Provided text:

Merge pull request #335 from chusloj/matching_docs

andersonfrailey · web-flow · commit 98fc99011b08 · 2020-08-10T16:17:10.000-05:00
Documentation for CPS/PUF matching file [Review]
diff --git a/.gitignore b/.gitignore
@@ -21,3 +21,6 @@ cps_data/pycps/cps_raw.csv.gz
 cpsmar*.sas
 cpsmar*.csv
 *.dat
+
+# pickle
+cps*.pkl
diff --git a/puf_data/README.md b/puf_data/README.md
@@ -15,5 +15,5 @@ This directory contains the following script:
 Documentation
 -------------
 
-The SAS scripts used to prepare the cps-matched-puf.csv file are
+The Python scripts used to prepare the cps-matched-puf.csv file are
 described in the [StatMatch subdirectory](StatMatch/README.md).
diff --git a/puf_data/StatMatch/MATCH.md b/puf_data/StatMatch/MATCH.md
@@ -0,0 +1,34 @@
+# CPS Match File documentation
+
+The `cps-matched-puf.csv` file is the result of a statistical match performed between the 2016 Current Population Annual Social and Economic Supplement and the 2011 IRS-SOI Public Use File. See the [Datasets documentation](/datasets.md#input-files) for more information.
+
+
+## Process
+
+Data from the 2016 CPS data is first collected and organized. Tax filing units are then constructed from this CPS data, missing data is imputed from similar data through [Predictive Mean Matching](https://stefvanbuuren.name/fimd/sec-pmm.html) and the statistical match is performed using nearest neighbor distance as the criterion for matching filing units. [`runmatch.py`](Matching/runmatch.py) is responsible for running the match and compiling a final production file.
+
+
+
+#### Pros/Cons of Matching Methodology
+
+The statistical match performed to create this document is a "constrained" match. This is a process that matches similar filing units from the CPS and PUF such that the weights on individual filing units within a document aggregate (sum up) to match the total weight of said document (e.x. all individual weights in the CPS document sum up to the weight of the CPS document itself). The benefit of this constrained matching approach is it retains original disributions of variables from within the CPS and PUF files. There are 2 principal drawbacks to this method: (1) The solver may sometimes max filing units that are not very similar statistically, and (2) the method is computationally expensive.

Task list:
1. Quote the CPS/PUF matching commit starting with "-The SAS scripts" and going on through "for more information.".
2. In the CPS/PUF matching commit, which two data sets are joined by the statistical match that produces the cps-matched-puf.csv file?
The lines that come after the CPS/PUF matching commit have no connection to it.

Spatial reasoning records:

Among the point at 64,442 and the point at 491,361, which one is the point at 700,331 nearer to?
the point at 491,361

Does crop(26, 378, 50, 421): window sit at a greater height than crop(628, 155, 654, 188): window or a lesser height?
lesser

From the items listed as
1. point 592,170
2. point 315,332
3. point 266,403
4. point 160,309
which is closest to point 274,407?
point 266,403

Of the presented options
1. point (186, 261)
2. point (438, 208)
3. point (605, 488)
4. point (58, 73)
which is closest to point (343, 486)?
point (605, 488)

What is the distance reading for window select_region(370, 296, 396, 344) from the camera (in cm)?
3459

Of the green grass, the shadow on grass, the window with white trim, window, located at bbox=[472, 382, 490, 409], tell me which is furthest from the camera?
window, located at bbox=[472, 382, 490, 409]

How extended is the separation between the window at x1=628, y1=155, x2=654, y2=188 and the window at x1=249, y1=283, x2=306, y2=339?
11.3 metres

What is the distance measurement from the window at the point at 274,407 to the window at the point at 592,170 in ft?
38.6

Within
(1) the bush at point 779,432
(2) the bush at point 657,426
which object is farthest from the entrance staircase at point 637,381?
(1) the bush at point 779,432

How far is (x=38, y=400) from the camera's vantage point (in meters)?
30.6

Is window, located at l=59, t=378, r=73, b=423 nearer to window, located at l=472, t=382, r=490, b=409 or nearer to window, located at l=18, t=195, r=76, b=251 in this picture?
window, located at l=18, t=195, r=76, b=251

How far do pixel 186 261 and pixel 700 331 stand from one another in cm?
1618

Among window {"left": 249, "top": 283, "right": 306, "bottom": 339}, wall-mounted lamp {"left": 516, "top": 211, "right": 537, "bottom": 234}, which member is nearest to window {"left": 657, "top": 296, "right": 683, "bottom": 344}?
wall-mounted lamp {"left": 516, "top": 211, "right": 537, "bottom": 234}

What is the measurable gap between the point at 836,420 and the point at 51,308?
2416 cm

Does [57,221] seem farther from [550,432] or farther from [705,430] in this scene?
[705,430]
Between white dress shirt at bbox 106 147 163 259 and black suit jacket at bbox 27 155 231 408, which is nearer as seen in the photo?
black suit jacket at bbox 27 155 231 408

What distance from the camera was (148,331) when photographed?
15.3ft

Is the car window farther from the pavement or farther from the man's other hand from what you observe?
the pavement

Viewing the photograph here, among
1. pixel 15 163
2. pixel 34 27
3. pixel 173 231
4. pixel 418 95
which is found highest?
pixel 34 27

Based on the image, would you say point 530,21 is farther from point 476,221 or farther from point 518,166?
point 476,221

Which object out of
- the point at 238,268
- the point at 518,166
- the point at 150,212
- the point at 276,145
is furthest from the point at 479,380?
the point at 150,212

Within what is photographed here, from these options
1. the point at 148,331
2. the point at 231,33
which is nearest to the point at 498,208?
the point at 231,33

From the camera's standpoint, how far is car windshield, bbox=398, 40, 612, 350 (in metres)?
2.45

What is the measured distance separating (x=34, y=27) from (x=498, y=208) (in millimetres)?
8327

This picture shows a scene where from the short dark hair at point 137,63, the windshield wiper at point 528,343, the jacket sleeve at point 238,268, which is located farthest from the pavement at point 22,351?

Answers given:
1.
-The SAS scripts used to prepare the cps-matched-puf.csv file are
+The Python scripts used to prepare the cps-matched-puf.csv file are
 described in the [StatMatch subdirectory](StatMatch/README.md).
diff --git a/puf_data/StatMatch/MATCH.md b/puf_data/StatMatch/MATCH.md
@@ -0,0 +1,34 @@
+# CPS Match File documentation
+
+The `cps-matched-puf.csv` file is the result of a statistical match performed between the 2016 Current Population Annual Social and Economic Supplement and the 2011 IRS-SOI Public Use File. See the [Datasets documentation](/datasets.md#input-files) for more information.

2. The 2016 Current Population Annual Social and Economic Supplement and the 2011 IRS-SOI Public Use File.